Text similarity search with universal-sentence-encoder-multilingual in Java -> issue

Hello everybody

I implemented a service in Java (Grails) that runs on a Docker machine. The service uses tensorflow 2.10.0 and tensorflow-text 2.10.0 installed on Docker machine’s Linux operating system.

Because I need Application.NLP.TEXT_EMBEDDING for text similarity search I need to load library _sentencepiece_tokenizer.so from tensorflow-text in my Java service.

But when I use the service it fails with error message:
undefined symbol: _ZNK10tensorflow8OpKernel11TraceStringB5cxx11ERKNS_15OpKernelContextEb

When I use older versions of tensorflow and tensorflow-text, fo example 2.2.0, I get the same error.

Can you tell where is the problem in my implementation?

Java Code:

-----Dependencies-----
compile 'org.tensorflow:tensorflow:1.15.0'
//compile 'org.tensorflow:libtensorflow_jni:1.15.0'
compile 'org.tensorflow:tensorflow-core-platform:0.4.2'
compile "ai.djl:api:0.19.0"
runtime "ai.djl.tensorflow:tensorflow-engine:0.19.0"
runtime "ai.djl.tensorflow:tensorflow-model-zoo:0.19.0"
//runtime "ai.djl.tensorflow:tensorflow-native-auto:2.4.1"
runtime "ai.djl.tensorflow:tensorflow-native-cpu:2.7.0"

-----Service methods-----
public static double[][] predict(String[] inputs) {
        // only EN: https://storage.googleapis.com/tfhub-modules/google/universal-sentence-encoder/4.tar.gz | file size ~ 1 GB
        // multilanguage: https://storage.googleapis.com/tfhub-modules/google/universal-sentence-encoder-multilingual/3.tar.gz
        String modelUrl = "https://storage.googleapis.com/tfhub-modules/google/universal-sentence-encoder-multilingual/3.tar.gz"

        Criteria<String[], double[][]> criteria =
            Criteria.builder()
                .optApplication(Application.NLP.TEXT_EMBEDDING)
                .setTypes(String[], double[][])
                .optModelUrls(modelUrl)
                .optTranslator(new MyTranslator())
                .optEngine("TensorFlow")
                .optProgress(new ProgressBar())
                .build()

**WHAT YOU ARE ASKED TO DO:** Return the part of the forum post about the Java text-similarity error starting at "Hello everybody" and ending at "Linux operating system.", copied word for word.

(Saved data entries)
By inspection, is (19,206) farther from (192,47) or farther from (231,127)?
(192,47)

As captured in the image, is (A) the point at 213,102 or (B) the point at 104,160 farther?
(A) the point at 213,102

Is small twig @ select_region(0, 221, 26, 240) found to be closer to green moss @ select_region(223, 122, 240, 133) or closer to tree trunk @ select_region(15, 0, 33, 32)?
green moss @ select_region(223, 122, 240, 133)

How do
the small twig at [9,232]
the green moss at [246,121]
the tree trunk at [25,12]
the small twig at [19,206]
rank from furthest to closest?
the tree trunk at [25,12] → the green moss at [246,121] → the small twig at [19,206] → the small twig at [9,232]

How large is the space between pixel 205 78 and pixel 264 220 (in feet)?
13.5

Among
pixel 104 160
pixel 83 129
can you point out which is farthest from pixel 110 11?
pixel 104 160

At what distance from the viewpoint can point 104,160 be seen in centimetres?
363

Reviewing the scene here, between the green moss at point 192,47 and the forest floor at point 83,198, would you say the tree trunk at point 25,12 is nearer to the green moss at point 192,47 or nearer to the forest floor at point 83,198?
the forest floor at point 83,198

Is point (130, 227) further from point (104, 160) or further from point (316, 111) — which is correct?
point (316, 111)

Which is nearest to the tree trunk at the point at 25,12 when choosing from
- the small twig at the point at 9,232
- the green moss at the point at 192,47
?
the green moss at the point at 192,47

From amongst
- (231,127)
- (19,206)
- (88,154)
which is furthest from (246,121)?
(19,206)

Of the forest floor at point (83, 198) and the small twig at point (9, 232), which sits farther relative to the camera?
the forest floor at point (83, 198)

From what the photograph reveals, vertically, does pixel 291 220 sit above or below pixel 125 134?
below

**SOLUTION BELOW:**
Hello everybody

I implemented a service in Java (Grails) that runs on a Docker machine. The service uses tensorflow 2.10.0 and tensorflow-text 2.10.0 installed on Docker machine’s Linux operating system.